Thursday 18 August 2011

Canonical communities and canonical refugees

Anthropology of religious communities demands some engagement with the question of borders: who is in the community in question, and who is not.

Religious communities themselves would answer this question in various ways: the Baptist church I grew up in would emphasise belief; traditional forms of Islam assert particular praxes of submission before Allah, and minimally circumscribe belief; and the Syriac Orthodox community I am researching emphasises blood and origins.

Of course, each of these ways of delimiting the borders of a community struggle to withstand the duress of real life. In my research, when faced with border zone dilemmas, people will discursively negotiate these principles to include those who for some reason must be included, or conceivably to exclude those who must not. The border is an analytically problematic place to start.

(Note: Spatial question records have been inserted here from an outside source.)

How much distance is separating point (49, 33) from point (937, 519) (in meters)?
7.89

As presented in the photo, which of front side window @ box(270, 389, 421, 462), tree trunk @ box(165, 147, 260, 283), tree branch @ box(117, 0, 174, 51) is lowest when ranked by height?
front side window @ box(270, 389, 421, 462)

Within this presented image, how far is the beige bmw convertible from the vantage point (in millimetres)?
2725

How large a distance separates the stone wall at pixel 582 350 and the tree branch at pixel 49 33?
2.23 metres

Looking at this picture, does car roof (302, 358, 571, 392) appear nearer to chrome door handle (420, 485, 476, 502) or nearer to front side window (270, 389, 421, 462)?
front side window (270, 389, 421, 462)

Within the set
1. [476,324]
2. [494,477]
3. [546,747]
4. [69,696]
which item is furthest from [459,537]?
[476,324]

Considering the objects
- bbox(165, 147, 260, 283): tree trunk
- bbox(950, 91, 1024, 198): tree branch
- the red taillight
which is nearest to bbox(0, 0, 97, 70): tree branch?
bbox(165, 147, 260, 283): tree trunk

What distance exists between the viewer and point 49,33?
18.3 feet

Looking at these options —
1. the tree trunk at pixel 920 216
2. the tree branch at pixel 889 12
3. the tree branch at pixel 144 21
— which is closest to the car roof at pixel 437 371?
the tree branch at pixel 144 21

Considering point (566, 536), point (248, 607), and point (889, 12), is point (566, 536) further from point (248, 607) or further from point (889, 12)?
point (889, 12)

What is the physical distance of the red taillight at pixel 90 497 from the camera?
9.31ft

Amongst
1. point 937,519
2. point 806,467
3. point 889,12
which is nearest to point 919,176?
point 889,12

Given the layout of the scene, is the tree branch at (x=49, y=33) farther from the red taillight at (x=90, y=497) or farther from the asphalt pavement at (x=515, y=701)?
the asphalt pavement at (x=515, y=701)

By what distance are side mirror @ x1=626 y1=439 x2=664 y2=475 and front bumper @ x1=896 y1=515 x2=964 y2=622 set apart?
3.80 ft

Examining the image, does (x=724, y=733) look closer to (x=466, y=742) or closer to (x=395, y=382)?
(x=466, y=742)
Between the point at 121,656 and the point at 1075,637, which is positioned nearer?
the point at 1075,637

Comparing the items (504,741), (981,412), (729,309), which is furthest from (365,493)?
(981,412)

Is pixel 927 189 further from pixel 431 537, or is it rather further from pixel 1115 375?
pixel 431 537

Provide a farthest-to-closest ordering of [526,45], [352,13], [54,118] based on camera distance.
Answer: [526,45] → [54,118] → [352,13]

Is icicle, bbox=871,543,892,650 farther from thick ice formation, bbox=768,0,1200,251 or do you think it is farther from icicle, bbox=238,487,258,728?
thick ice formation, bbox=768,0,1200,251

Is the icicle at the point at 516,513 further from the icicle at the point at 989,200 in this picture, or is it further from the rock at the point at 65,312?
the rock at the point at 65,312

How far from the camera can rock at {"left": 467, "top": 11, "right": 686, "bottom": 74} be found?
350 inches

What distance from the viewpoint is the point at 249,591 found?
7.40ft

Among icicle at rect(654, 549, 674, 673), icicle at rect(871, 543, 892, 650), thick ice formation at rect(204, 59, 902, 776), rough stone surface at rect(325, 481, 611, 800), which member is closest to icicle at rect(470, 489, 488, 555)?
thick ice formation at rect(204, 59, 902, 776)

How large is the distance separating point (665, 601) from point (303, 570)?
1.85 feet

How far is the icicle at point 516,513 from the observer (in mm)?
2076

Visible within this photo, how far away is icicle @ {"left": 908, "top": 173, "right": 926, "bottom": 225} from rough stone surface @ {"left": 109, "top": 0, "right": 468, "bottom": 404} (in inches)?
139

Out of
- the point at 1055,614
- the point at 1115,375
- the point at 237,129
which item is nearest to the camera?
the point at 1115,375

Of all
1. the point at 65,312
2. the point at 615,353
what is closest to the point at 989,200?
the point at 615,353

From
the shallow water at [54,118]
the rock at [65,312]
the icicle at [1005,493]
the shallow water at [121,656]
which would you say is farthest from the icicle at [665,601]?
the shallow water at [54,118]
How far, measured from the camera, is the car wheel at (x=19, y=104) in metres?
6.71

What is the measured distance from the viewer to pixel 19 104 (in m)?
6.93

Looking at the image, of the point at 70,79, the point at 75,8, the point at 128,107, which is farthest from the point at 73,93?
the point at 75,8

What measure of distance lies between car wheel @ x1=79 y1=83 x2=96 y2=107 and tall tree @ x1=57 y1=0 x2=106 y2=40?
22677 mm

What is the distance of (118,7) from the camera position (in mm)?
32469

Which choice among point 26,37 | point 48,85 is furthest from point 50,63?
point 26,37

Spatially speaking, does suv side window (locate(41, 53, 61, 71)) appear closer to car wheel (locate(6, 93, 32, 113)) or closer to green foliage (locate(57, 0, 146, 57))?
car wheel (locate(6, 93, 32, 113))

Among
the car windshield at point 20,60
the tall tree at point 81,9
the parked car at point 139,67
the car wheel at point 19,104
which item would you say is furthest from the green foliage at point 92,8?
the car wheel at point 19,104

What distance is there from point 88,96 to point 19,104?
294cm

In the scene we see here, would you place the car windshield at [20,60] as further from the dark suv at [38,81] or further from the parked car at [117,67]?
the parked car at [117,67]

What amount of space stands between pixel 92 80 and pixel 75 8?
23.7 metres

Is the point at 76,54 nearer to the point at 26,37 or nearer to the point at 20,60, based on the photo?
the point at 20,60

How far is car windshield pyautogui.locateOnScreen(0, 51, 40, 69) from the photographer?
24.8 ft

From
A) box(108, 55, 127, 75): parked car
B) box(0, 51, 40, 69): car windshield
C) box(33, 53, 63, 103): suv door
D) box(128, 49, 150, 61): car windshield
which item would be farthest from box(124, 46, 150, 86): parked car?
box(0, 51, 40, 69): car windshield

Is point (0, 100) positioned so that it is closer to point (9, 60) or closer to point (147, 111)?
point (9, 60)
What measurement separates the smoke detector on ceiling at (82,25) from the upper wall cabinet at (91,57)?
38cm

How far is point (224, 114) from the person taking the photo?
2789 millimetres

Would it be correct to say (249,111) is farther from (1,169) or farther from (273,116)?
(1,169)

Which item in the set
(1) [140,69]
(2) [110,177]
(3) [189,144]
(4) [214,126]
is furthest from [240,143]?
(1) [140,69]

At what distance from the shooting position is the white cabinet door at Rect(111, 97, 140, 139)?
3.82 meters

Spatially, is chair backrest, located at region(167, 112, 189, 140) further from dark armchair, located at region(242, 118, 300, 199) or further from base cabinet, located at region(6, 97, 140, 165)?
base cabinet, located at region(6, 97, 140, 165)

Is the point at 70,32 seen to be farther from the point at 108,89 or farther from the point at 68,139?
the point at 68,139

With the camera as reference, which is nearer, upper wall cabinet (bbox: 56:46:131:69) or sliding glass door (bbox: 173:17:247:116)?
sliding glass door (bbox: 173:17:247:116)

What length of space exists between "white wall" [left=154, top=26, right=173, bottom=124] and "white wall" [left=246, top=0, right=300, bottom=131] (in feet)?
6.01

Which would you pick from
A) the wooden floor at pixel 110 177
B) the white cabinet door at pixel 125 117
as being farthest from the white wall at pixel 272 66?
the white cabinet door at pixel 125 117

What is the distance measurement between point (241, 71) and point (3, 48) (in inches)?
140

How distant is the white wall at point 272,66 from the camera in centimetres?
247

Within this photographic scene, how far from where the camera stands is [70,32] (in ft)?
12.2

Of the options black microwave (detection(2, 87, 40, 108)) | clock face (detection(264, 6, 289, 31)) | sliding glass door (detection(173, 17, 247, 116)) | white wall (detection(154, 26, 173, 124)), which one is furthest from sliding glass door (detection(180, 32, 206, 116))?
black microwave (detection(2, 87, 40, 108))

The notional centre, however, maybe more fruitful. A religious community is arguably a community at the centre of which resides (or is imagined to reside) a canon, written or otherwise. While a person's interior is inaccessible, their performed fidelity to a canon is a way of demonstrating a belonging to the community which judges it to be canonical. In any case, this is through the voluntary engagement of the body, minimally through listening, potentially through the performance of ritual, and in some cases through verbal profession.

But let's stay with listening. In a global religious marketplace, it becomes possible to listen - and listen well - to a range of texts, sacred or otherwise, without committing to any as canon. This is of course a qualified blessing, but it is here also that I see the emergence of the strange 20th Century opposition or 'spiritual' to religious, precisely because the former does not demand fidelity to any particular canon.

Thus I believe that researching differences in the objectification of 'the canon', expressed firstly by how people listen, provides a key to understanding the discursive creation of in-group and out-group categories through which the faithful organise the world. The key, perhaps, is that subjectivity in which people imagine the canon to be the site of a dialogue in which they are involved, as reiterators or addressees, but not as third parties. This dialogic starting point provides for open communities of practice as well as very closed dogmatic communities, for whom real listening involves verbal assent to propositions. Even for the Syriac Orthodox community, who stress the importance of being siryāni, the descendants of Aram, the inheritors of "the first Christianity", and in one person's words, "the mother" of all Middle Eastern peoples, these narratives are reinscribed through a particular normative engagement with the Bible: in this case an our Aramaic artefact, especially used in the context of our Aramaic liturgy, self-consciously performed in our language which Jesus himself spoke, alongside the saints and the angels and in the presence of God. While many Syriac Christians will read the Bible at home as well, willing addressees of the Bible in Arabic, and therefore as Arabic-speaking Christians, it is not this that demonstrates their being siryāni, but the particular relationship they have as willing addressees of the Syriac canon in all its rich material repertoire.

This calls into question the approach of academics and clerics to liberate oppressed peoples from their canon, especially by de-canonising the text and urging a hermeneutics of suspicion. Not having to assent to every biblical proposition but to be able to simply to listen to and even resist canonical propositions is a great gift, and the grounds of creative religious subjectivity. However rejection, a cessation of listening to a canon, marks a point of departure from this creative process, and thus from a religious community.

For communities in which assent has never been the important thing, the attempt to liberate people from an ancient canon either talks past the issue or encourages a flight from a particular domestic space, a particular 'interior', a particular land called home. Within Palestine, as Mitri Raheb said last week at the same conference, some Christians have been displaced from their narrative by Christian Zionist readings of the next precisely because they feel barred from listening. This is a very real displacement. Home is never perfect, indeed it is sometimes a sad and difficult place, but is nevertheless home.

But in fact, some liberationist readings of the Bible might contribute to this displacement if disuse of the Bible results. These canonical refugees are still a minority in Palestine. People still attend their masses and services and from time to time hear texts they would rather not hear. The focus on interpretation and settling upon a satisfactory exegesis however contributes to either flight or defensiveness, whereas an emphasis upon the nature of engaged listening can be liberating of people within their canonical land, freeing them to till the often unyielding soil of their canon in the knowledge that, whatever anyone else may say, it is theirs.

1 comment:

  1. This is very interesting. I am just reading Tony Jones thesis, in which he studies 8 emerging churches. Much of what you say chimes in with his thought. Title: The Church is Flat.